Même si les Tibétains au Tibet sont soumis à une telle oppression, leur esprit et leur détermination restent forts. Qu'ils soient bouddhistes ou non, ils n'oublient pas qu'ils sont tibétains. Jusqu'à présent, 152 personnes se sont immolées pour protester contre la situation dans leur pays natal. Ils auraient pu attaquer et faire du mal aux autres, mais se sont scrupuleusement engagés à ne faire du mal qu'à eux-mêmes.
Sa Sainteté dit au public qu'il avait entendu dire que les gens resteraient non-violents tant qu'il serait en vie, mais après cela, qui sait ? Il leur a demandé de rester non-violents quelles que soient les circonstances. Il dit qu'il espère toujours voir des changements positifs au Tibet.

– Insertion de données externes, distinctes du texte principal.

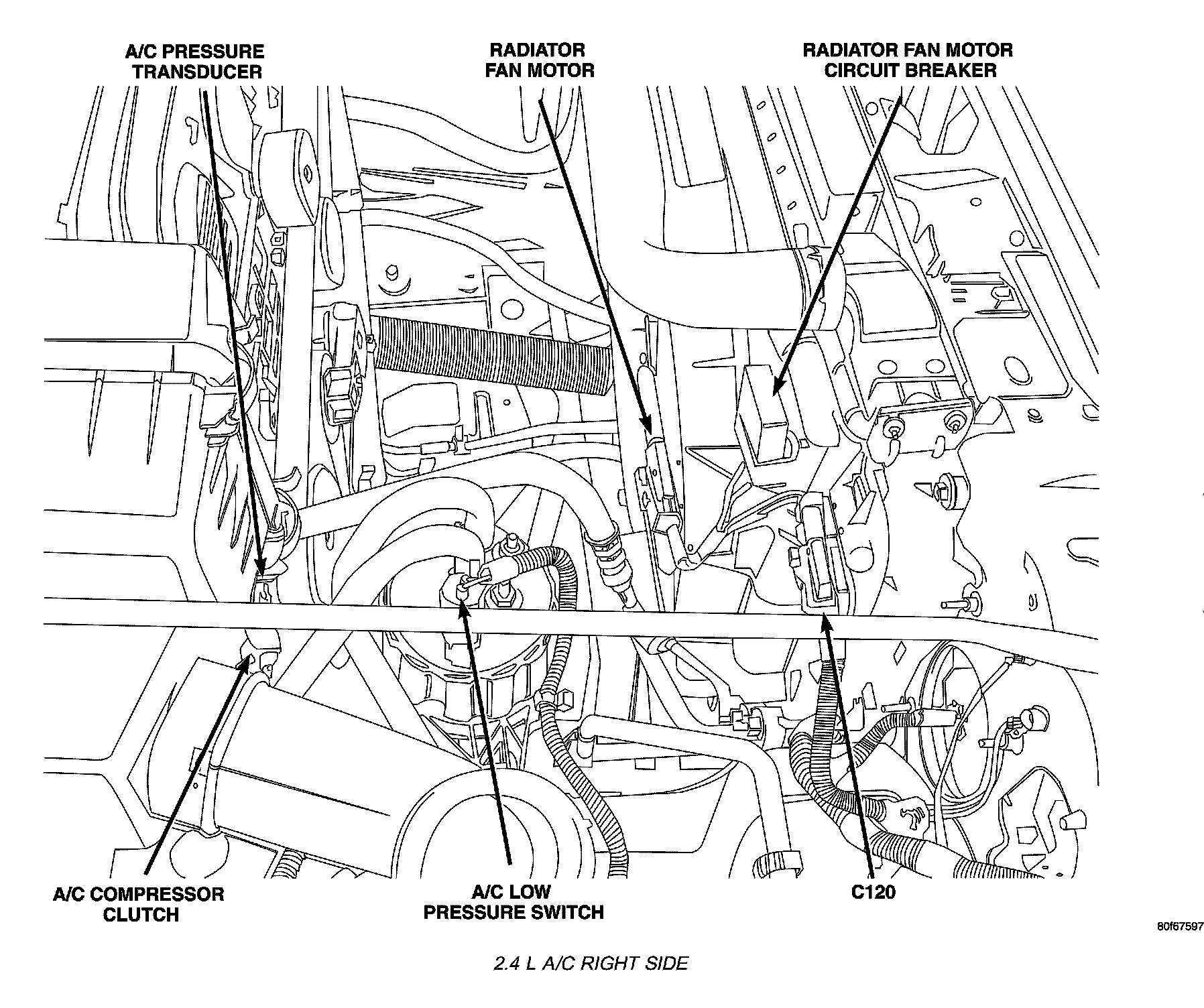 A/C PRESSURE TRANSDUCER

RADIATOR FAN MOTOR

RADIATOR FAN MOTOR CIRCUIT BREAKER

A/C COMPRESSOR CLUTCH

A/C LOW PRESSURE SWITCH

C120

80f67597

2.4 L A/C RIGHT SIDE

« Nous sommes un peuple unique avec une culture unique dont nous avons toutes les raisons d'être fiers. N'oubliez jamais que vous êtes tibétain. Au début, les gens travaillaient très dur pour défricher la jungle ici au Karnataka pour permettre la construction d'écoles et ainsi de suite. La génération qui a rétabli les universités monastiques a pratiquement disparu, mais le fruit de leurs actions demeure. Dans les premiers temps, ils sont venus me voir pour se plaindre qu'il faisait si chaud qu'ils étaient persuadés qu'ils allaient mourir. Quand je suis revenu, j'ai pu les taquiner en leur disant qu'ils étaient encore en vie en fin de compte. Je leur ai dit : " N'abandonnez jamais ". De nos jours, vous avez de bien meilleures installations, mais vous avez aussi de plus grandes possibilités.
« Pour finir, je tiens à exprimer mon dernier engagement à tenter de faire revivre l'intérêt pour les anciennes connaissances indiennes sur le fonctionnement de l'esprit et des émotions dans ce pays. J'espère que cet Institut pourra jouer un rôle à ce sujet. »
Dawa Tsering, vice-principal du DLIHE, offrit des remerciements et conclut par des prières pour la longue vie de Sa Sainteté.
Sa Sainteté fut ensuite conduit de l'Institut directement à l'aéroport de Bangalore, où il s'envola pour Delhi. Demain, il retournera à Dharamsala.